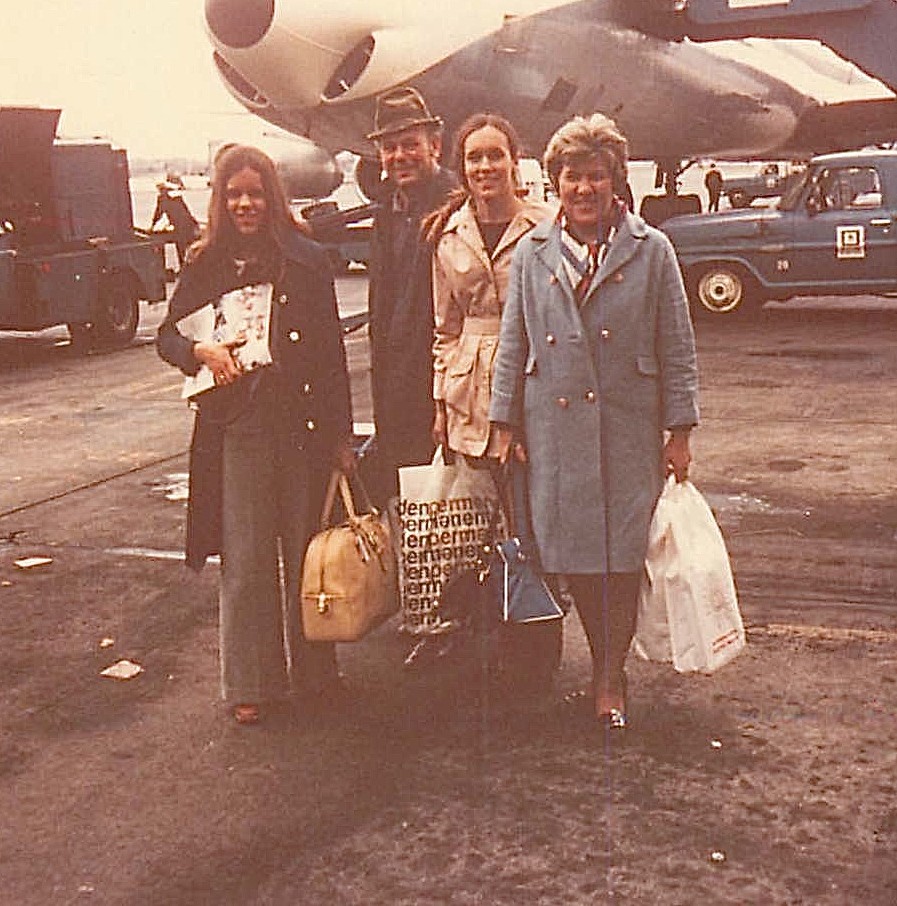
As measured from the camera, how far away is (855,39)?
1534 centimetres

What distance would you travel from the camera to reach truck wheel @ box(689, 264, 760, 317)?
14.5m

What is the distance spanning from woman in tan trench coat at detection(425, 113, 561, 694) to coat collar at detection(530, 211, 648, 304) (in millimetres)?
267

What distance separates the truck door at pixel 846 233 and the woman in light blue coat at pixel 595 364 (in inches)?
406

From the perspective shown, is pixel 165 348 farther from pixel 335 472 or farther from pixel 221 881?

> **Task brief**
Swap every instance of "camera" in the material for "viewer" and reproduce the rest unchanged. Omit the pictures from your answer.

> **Response for this exercise**
As measured from the viewer, how far away is (855,39)?
1534 centimetres

What distance would you travel from the viewer to reach truck wheel @ box(689, 264, 760, 317)?
14.5m

What is the distance spanning from woman in tan trench coat at detection(425, 113, 561, 694) to coat collar at detection(530, 211, 648, 304) (in millimetres)?
267

What distance separates the truck door at pixel 846 233 and the woman in light blue coat at pixel 595 364 (in inches)?
406

From the perspective shown, is pixel 165 348 farther from pixel 335 472 or farther from pixel 221 881?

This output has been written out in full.